Please copy every line from the records below that contains the string "существу".

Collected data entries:
-.-.-
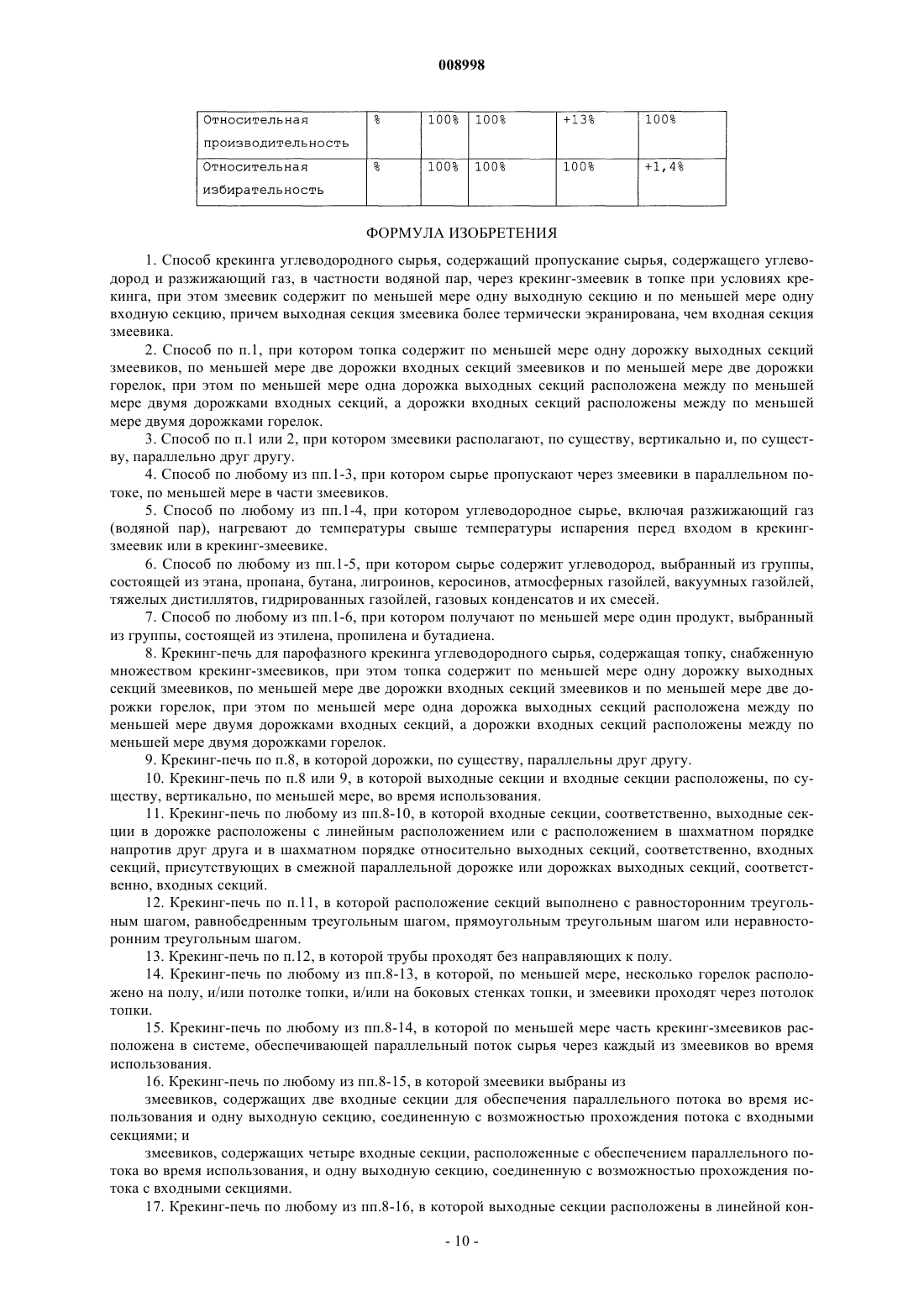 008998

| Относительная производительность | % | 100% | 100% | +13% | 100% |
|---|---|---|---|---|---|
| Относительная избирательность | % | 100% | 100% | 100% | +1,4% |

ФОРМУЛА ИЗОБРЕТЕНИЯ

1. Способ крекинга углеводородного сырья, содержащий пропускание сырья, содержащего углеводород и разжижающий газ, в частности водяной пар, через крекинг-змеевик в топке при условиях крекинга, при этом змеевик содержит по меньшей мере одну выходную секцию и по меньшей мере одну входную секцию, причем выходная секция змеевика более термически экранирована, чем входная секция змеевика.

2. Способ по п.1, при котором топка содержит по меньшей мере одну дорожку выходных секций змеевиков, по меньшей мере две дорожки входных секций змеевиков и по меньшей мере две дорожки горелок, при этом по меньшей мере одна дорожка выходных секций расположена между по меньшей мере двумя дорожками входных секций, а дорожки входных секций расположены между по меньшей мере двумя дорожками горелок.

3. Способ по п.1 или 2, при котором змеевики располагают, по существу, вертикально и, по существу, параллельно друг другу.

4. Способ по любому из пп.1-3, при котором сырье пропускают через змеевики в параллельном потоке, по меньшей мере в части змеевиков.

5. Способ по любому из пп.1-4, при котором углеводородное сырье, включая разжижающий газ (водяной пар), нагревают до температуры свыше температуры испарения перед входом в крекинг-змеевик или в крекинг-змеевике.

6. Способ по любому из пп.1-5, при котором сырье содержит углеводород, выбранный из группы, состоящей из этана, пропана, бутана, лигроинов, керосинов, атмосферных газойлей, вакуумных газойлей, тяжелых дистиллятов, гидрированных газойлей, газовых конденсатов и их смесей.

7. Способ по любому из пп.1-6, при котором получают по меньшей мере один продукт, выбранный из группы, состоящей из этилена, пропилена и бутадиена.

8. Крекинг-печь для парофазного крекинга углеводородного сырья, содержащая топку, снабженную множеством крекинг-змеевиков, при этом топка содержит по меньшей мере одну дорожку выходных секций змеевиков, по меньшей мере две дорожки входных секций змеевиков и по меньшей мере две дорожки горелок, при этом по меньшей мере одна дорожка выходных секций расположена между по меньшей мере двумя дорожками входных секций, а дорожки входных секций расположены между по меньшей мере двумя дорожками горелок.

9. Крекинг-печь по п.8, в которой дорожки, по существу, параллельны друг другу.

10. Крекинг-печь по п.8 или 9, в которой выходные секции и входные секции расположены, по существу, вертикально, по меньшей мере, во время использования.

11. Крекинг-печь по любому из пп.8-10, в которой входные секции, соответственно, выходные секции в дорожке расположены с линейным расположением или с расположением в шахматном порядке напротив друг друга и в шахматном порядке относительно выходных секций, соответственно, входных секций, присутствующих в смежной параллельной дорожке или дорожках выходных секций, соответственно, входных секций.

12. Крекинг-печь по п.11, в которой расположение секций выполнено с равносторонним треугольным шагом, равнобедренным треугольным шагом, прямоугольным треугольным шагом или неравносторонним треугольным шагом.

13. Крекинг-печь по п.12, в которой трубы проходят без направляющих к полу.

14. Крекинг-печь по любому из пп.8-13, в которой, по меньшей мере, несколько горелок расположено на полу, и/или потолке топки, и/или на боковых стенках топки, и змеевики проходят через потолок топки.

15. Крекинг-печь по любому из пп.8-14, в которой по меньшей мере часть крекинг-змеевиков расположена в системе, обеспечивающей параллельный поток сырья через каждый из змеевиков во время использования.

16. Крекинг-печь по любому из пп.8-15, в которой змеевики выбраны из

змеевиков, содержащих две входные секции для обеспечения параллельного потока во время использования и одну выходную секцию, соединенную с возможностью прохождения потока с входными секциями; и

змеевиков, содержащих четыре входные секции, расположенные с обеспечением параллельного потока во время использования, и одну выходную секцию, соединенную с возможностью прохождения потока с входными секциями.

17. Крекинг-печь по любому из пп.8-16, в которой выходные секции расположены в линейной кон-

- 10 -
-.-.-
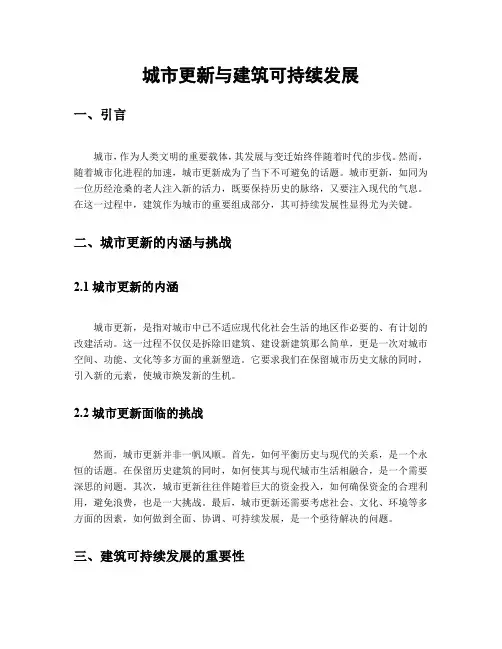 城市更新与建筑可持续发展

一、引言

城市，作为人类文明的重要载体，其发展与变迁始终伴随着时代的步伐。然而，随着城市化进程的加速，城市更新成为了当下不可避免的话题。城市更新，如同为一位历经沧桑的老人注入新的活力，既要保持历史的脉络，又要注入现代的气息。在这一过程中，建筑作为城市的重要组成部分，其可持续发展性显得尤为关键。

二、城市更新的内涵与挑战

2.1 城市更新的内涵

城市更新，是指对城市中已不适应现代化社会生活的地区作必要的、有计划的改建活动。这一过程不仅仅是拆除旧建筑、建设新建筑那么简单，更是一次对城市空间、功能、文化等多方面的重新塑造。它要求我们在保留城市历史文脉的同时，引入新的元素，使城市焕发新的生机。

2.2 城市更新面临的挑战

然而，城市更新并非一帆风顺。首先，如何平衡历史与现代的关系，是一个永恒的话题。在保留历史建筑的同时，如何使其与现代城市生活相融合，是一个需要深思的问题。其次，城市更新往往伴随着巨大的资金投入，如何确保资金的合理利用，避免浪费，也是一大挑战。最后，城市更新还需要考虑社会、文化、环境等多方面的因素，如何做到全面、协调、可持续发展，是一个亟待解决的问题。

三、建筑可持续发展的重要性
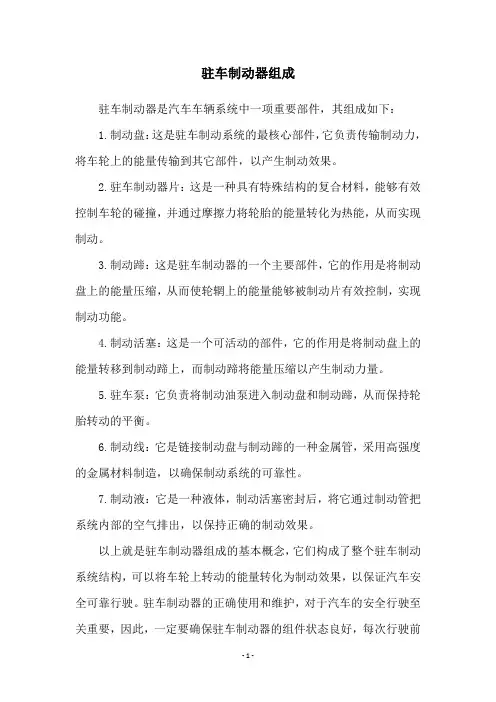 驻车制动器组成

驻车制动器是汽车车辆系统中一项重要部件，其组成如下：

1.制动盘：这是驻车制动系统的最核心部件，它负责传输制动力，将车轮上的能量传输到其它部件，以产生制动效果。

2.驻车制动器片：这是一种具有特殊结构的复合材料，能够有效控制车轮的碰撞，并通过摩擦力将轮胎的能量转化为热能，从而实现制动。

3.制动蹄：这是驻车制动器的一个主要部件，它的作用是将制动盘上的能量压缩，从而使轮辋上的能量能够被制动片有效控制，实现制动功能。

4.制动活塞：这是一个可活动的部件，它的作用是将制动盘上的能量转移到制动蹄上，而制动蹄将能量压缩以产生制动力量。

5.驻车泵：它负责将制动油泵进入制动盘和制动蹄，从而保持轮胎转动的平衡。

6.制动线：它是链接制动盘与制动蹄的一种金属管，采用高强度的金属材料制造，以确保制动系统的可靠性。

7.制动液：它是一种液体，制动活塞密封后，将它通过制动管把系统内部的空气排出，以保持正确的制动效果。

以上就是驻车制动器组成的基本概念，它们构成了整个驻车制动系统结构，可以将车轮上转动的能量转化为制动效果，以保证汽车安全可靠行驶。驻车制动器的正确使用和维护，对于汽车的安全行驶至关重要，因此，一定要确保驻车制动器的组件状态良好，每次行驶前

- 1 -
-.-.-
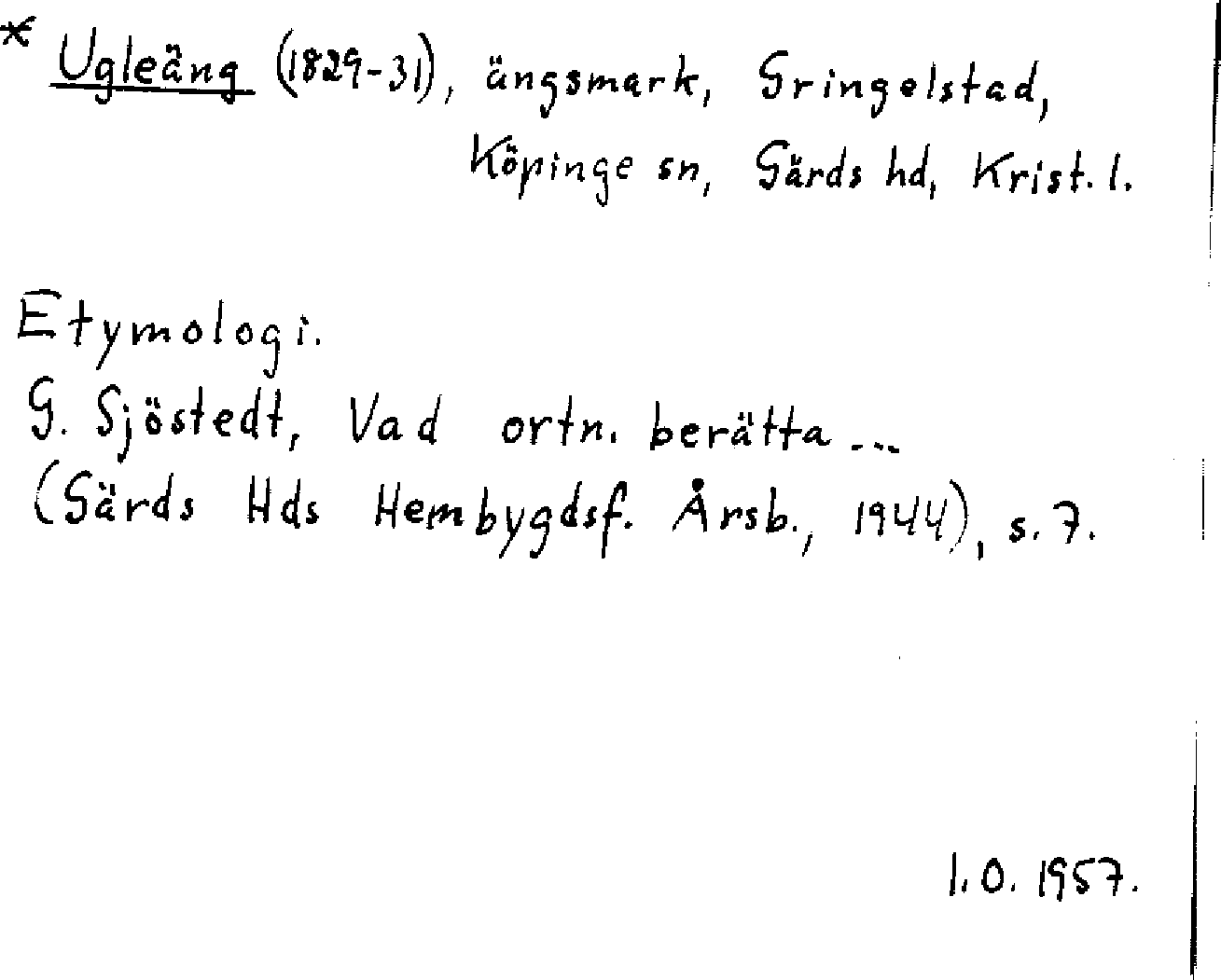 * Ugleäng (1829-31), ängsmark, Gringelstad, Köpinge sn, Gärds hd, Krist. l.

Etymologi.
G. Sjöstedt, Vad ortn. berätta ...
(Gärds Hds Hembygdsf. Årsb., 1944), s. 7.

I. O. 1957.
-.-.-
→ Task result
3. Способ по п.1 или 2, при котором змеевики располагают, по существу, вертикально и, по существу, параллельно друг другу.
9. Крекинг-печь по п.8, в которой дорожки, по существу, параллельны друг другу.
10. Крекинг-печь по п.8 или 9, в которой выходные секции и входные секции расположены, по существу, вертикально, по меньшей мере, во время использования.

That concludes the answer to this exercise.